Um comportamento muito cômico e grotesco, nesse sentido, tinha um pequeno papagaio manso, um periquito de Nanday que Karl von Frisch possuía. Conforme costume, esse cientista só deixava esse pássaro esvoaçar em liberdade pelo quarto por uns tempos, depois de observar uma dejeção do animal, o que garantia que durante dez minutos não tinha nada a temer pelos lindos móveis. Em pouco tempo, o periquito entendera essa relação e como tinha paixão de voar em liberdade, assim que via o professor von Frisch aproximar-se de sua gaiola, demonstrativamente forçava e expelia uma manchinha. Mesmo quando não lhe era possível produzir nada de efetivo, ainda assim se esforçava desesperadamente. Tanto se sacrificava que corria o risco de passar mal. Vendo-o assim Von Frisch o deixava em liberdade.

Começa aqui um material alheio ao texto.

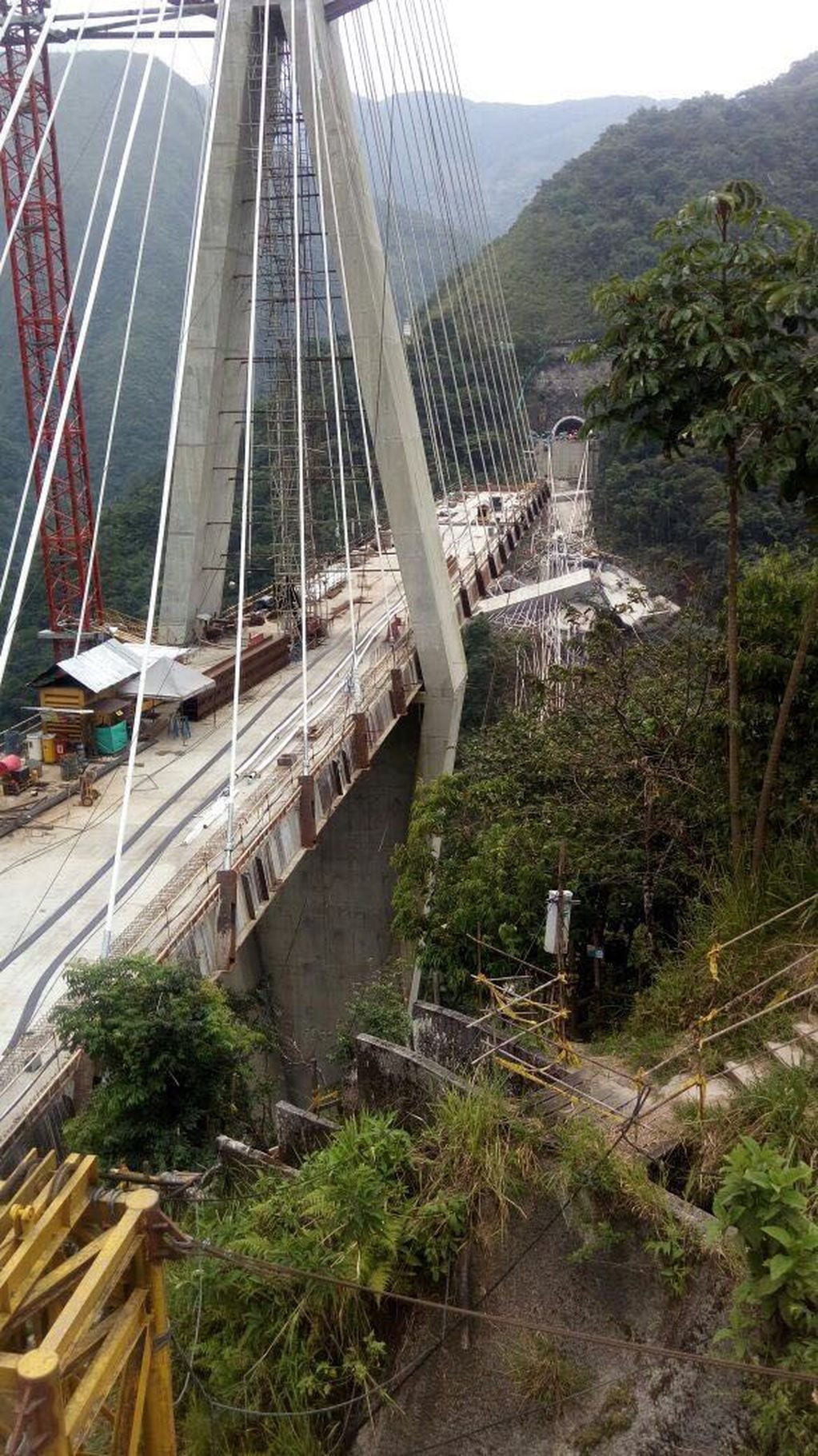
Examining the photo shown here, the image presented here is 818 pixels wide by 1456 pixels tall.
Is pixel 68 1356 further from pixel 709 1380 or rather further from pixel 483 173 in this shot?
pixel 483 173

E o inteligente “Abutre”, muito mais inteligente que o pequeno periquito, não aprendia de forma alguma a falar “comida” se quisesse comer. Todo esse complicado aparelho da laringe e do cérebro que nos permite o relacionamento de idéias e a imitação, não nos parece ter nenhuma função compreensível para desenvolver a conservação da espécie. Pode-se indagar em vão sobre “para que” existe.

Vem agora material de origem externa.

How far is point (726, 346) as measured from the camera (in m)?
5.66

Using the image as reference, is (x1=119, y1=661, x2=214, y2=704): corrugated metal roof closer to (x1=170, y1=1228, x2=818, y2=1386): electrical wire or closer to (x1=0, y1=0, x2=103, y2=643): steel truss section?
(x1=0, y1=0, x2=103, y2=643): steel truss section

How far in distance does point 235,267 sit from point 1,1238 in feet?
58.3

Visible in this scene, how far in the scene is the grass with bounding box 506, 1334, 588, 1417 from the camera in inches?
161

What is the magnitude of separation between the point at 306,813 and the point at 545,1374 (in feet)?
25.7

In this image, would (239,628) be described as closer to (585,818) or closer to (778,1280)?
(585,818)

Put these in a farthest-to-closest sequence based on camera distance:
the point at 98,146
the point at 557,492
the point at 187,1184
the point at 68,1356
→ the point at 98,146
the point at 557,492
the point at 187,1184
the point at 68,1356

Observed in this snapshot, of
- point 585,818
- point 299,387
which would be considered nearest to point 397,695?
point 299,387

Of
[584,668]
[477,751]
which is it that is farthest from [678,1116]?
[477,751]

Só conheci uma ave que conseguiu usar uma palavra humana quando queria algo, que liga portanto uma finalidade a uma expressão sonora aprendida. E isto, certamente, não é coincidência, pois foi uma ave que eu considero espiritualmente a mais superior de todas, ou seja, uma gralha cinzenta que tem um grito inato que corresponde ao “Kiá” das gralhas e a um convite de voar junto: é um forte, metálico e sonoro “Rackrack” ou “Krackrackack”. Se a ave quer fazer um semelhante seu voar junto consigo, faz os mesmos movimentos como vimos na gralha em casos semelhantes: por trás ela sobrevoa o outro, com as asas bem coladas balança bem junto do outro e ao mesmo tempo grita bem alto e forte o seu “Krackrackrack”, que ressoa como uma seqüência de pequenas explosões.

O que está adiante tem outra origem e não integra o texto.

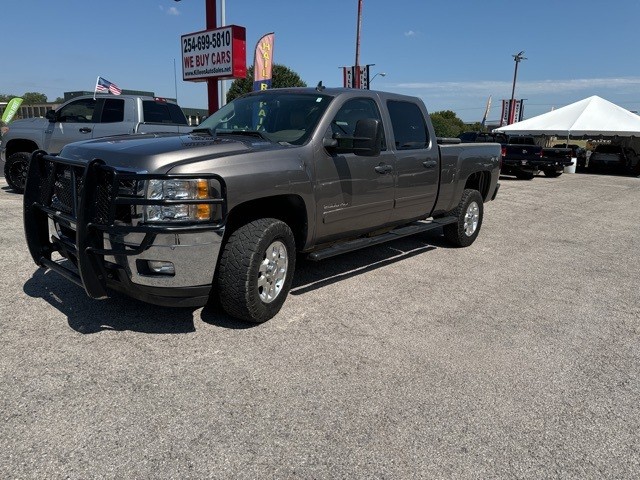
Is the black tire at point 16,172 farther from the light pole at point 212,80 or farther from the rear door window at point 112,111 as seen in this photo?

Essa gralha “Roa”, chamada conforme o chamariz dos filhotes dessa espécie, ainda na velhice era íntima amiga minha e quando não tinha outra coisa a fazer, acompanhava-me em longos passeios, até mesmo em passeios de barco a motor no Danúbio ou excursões de esqui na neve. Especialmente quando já alcançara idade avançada, ela não só passou a ser tímida em relação a outras pessoas, corno também tinha aversão de lugares onde anteriormente havia-se assustado ou tido alguma experiência desagradável. Em tais lugares, além de não querer descer para junto de mim, ela não tolerava que eu permanecesse nos lugares que considerava perigosos. E da mesma forma como as gralhas-pais fazem com os filhotes descuidados, tentando fazê-los voar consigo, “Roa” nesses casos caía sobre mim em vôo rasante, por trás bem junto da minha cabeça balançando com a cauda e levantando vôo novamente; ao mesmo tempo me olhava por sobre o ombro. Junto com esse movimento inato, herdado, não gritava o chamariz próprio da sua espécie, senão chamava com som de voz humana: “Roa, Roa, Roa”! O impressionante nesse fato era que “Roa” também tinha o chamariz específico e correspondente no vôo ao “Krackrackrack” e que sempre aplicava em relação às outras aves. Se quisesse que sua esposa voasse com ele então dizia “Krackrackrack”, para seu amigo humano, porém, dizia a palavra humana! Cogitar em adestramento, nesse caso, é impossível. Só pode ter acontecido que a ave a princípio disse por acaso “Roa”, e que eu, da mesma forma, por acaso, teria ido até ela. Isso, porém, com certeza não ocorreu. Portanto, a velha gralha deve ter imaginado que “Roa” era o meu chamariz. Assim sendo, Salomão não foi o único que sabia falar aos animais, mas “Roa” é até agora o único animal que falou com sentido e conhecimento para um homem uma palavra humana, mesmo que se trate de um simples chamariz.